◆ PROBLEM DESCRIPTION:
Exclude any images and output the remaining records exactly.

## start DATA PROVIDED

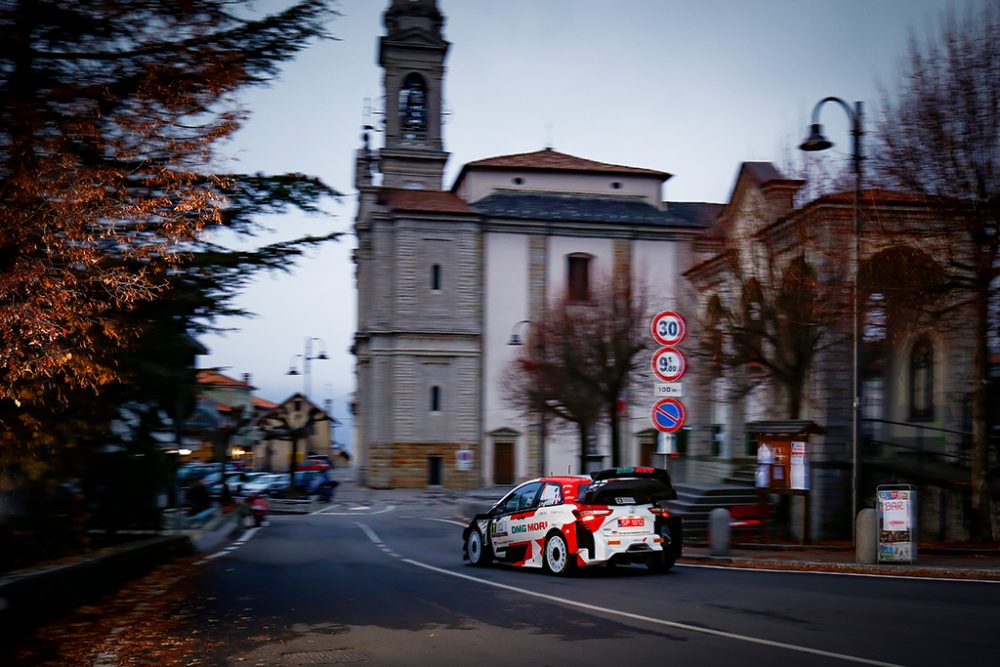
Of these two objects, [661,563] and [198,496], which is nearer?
[661,563]

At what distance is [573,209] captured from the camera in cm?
7181

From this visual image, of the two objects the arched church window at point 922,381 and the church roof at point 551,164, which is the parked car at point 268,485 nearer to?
the church roof at point 551,164

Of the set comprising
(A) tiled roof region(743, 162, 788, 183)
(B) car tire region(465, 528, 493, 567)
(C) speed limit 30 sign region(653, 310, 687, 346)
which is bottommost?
(B) car tire region(465, 528, 493, 567)

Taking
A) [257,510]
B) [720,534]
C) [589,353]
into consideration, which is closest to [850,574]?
[720,534]

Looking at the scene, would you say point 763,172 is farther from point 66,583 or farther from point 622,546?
point 66,583

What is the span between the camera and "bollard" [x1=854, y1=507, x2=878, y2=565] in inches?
672

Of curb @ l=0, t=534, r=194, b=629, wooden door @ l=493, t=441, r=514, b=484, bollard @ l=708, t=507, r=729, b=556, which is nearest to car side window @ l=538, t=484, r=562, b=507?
bollard @ l=708, t=507, r=729, b=556

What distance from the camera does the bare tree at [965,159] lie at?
62.9ft

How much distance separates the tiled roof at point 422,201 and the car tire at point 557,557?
50940 mm

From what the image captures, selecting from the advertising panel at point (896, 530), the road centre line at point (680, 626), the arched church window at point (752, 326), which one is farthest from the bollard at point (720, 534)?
the arched church window at point (752, 326)

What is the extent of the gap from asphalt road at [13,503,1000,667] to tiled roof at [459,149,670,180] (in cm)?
5594

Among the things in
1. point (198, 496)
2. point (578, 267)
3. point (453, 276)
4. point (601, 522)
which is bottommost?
point (198, 496)

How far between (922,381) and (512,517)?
15409 mm

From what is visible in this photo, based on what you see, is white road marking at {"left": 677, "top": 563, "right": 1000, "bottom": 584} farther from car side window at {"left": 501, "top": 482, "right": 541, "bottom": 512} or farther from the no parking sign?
car side window at {"left": 501, "top": 482, "right": 541, "bottom": 512}
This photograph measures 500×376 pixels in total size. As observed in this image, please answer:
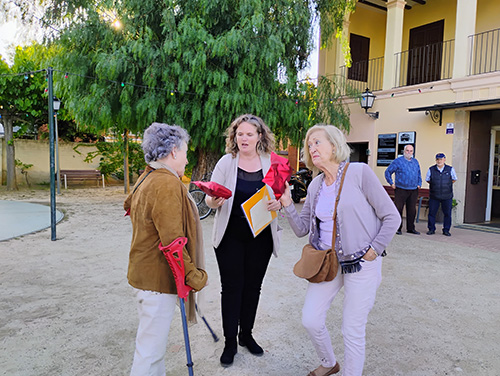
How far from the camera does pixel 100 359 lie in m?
2.80

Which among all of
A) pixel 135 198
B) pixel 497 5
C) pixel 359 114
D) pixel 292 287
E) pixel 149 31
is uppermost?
pixel 497 5

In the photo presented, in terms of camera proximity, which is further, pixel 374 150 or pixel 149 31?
pixel 374 150

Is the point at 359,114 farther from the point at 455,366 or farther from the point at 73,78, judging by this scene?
the point at 455,366

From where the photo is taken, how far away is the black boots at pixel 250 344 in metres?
2.89

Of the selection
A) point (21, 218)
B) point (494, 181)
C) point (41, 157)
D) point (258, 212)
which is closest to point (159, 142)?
point (258, 212)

## end DATA PROVIDED

◆ TASK OUTPUT:
Of these two objects, [661,563] and [198,496], which is nearer?
[661,563]

At what distance is [573,209] captured from the camera in cm?
7181

From this visual image, of the two objects the arched church window at point 922,381 and the church roof at point 551,164, which is the parked car at point 268,485 nearer to?
the church roof at point 551,164

Of the set comprising
(A) tiled roof region(743, 162, 788, 183)
(B) car tire region(465, 528, 493, 567)
(C) speed limit 30 sign region(653, 310, 687, 346)
which is bottommost?
(B) car tire region(465, 528, 493, 567)

Taking
A) [257,510]
B) [720,534]
C) [589,353]
into consideration, which is closest to [850,574]?
[720,534]

Looking at the scene, would you say point 763,172 is farther from point 66,583 or farther from point 622,546?
point 66,583

What is the span between the camera and "bollard" [x1=854, y1=507, x2=878, y2=565] in inches?
672

Of curb @ l=0, t=534, r=194, b=629, wooden door @ l=493, t=441, r=514, b=484, bollard @ l=708, t=507, r=729, b=556, which is nearest to car side window @ l=538, t=484, r=562, b=507?
bollard @ l=708, t=507, r=729, b=556

What distance from the camera does the bare tree at [965,159] lie at?
62.9ft

How much distance separates the tiled roof at point 422,201 and the car tire at point 557,557?
50940 mm

From what the image captures, selecting from the advertising panel at point (896, 530), the road centre line at point (680, 626), the arched church window at point (752, 326), which one is farthest from the bollard at point (720, 534)?
the arched church window at point (752, 326)

What is the extent of the gap from asphalt road at [13,503,1000,667] to tiled roof at [459,149,670,180] (in cm)?
5594

Among the things in
1. point (198, 496)
2. point (578, 267)
3. point (453, 276)
4. point (601, 522)
which is bottommost?
point (198, 496)

How far between (922,381) and (512,517)?
15409 mm

From what is visible in this photo, based on what you see, is white road marking at {"left": 677, "top": 563, "right": 1000, "bottom": 584} farther from car side window at {"left": 501, "top": 482, "right": 541, "bottom": 512} or farther from the no parking sign?
car side window at {"left": 501, "top": 482, "right": 541, "bottom": 512}
This photograph measures 500×376 pixels in total size. As observed in this image, please answer:
How far from the camera does pixel 100 359 lie in m?
2.80

Which among all of
A) pixel 135 198
B) pixel 497 5
C) pixel 359 114
D) pixel 292 287
E) pixel 149 31
is uppermost?
pixel 497 5

In the photo presented, in terms of camera proximity, which is further, pixel 374 150 or pixel 149 31?
pixel 374 150

Is the point at 359,114 farther from the point at 455,366 or farther from the point at 73,78, judging by this scene?
the point at 455,366

From where the photo is taken, how far away is the black boots at pixel 250 344 in metres?
2.89

Of the selection
A) point (21, 218)
B) point (494, 181)
C) point (41, 157)
D) point (258, 212)
which is closest to point (159, 142)?
point (258, 212)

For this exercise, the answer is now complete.